Her own little Hadrian’s Wall, to keep her safe from the barbarian. The unconscious barbarian with his beautiful mouth and dark bristles and his clean, well-kept hands.
He didn’t move or make a sound, just kept on breathing steadily. She smiled. Some barbarian.
She slid into the bed. Heaven. It was warm from his body. Nobody would ever know . . .
In the bleakest hour of the night, the man in the bed woke. He lay in the unfamiliar surroundings, trying to make sense of his situation. He had no idea where he was, no idea when he was, for that matter, except that it was nighttime. But what day, and what place—it was a mystery. His mind was a blank.
Not a blank, he corrected himself, more like a swirling fog, with people and events half glimpsed and then vanishing. Taunting him.
His whole body ached. His head felt as though it had been split open. He lifted a hand to it and frowned as his questing fingers discovered the bandage. He’d been injured then. How? And by whom? And been bandaged by . . .
A woman. At the heart of all the swirling thoughts and fleeting images, he knew there was a woman. With gentle hands and a soft voice. And the smell of . . . He turned on his side and breathed in. He could scent her. Like a hound, he could scent that she was close.
He wasn’t alone.
Who was she that she shared his bed? He closed his eyes. So many questions. So few answers.
He didn’t care. She was there and that was enough. He moved closer and found something else in the bed. A long lump of cloth. Why?
He pulled it out and tossed it aside, then returned to the woman. She lay curled on her side, facing away from him, warm and soft. He slipped his arms around her and drew her close against him, curling his body to fit the curve of hers.
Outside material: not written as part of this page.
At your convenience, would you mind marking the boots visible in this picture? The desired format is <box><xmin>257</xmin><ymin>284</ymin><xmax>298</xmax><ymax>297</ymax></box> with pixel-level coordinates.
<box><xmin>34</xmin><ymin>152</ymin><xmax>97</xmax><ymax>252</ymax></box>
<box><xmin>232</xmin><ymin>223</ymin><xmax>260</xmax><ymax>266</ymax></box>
Her foot brushed against his leg. It was cold. He tucked her feet between his calves and felt them slowly warm.
The nape of her neck lay exposed on the pillow. He lowered his face to the soft skin and breathed in her fragrance.
It felt right. His hold on her tightened. She was his anchor, the one solid thing in a shifting sea of taunting ghosts. The questions hammering at the inside of his skull slowly faded.
He lay with his aching body curved against hers, his mouth just touching the fragile skin at the nape of her neck, breathing in the scent of her. Gradually the rhythm of his breathing slowed until it matched hers, and he slept.
* * * * *
Morning dreams were the nicest. In morning dreams, Maddy woke slowly, letting her deepest wishes run riot, spinning fantasies . . .
Her fantasy lover . . . Warm, strong . . .
Skin to skin with nothing between them. The heat of his body, the hard, relaxed power of it curled around her protectively. . . . possessively. The warm weight of his arm . . . Legs entwined, his brawny, a little hairy, pressing her calves between his . . . His breath, matching hers, in . . . out . . . in. . . .out.
She lay entwined with him in a soft, soft bed, sharing warmth, skin against skin, sharing dreams and plans for the day, after a splendid night of making love . . .
She stretched, then stiffened as she realized that the stranger was holding her breast, gently but firmly.
She froze. “What are you doing?” she whispered. Ridiculous question. It was perfectly obvious what he was doing. “Stop it.”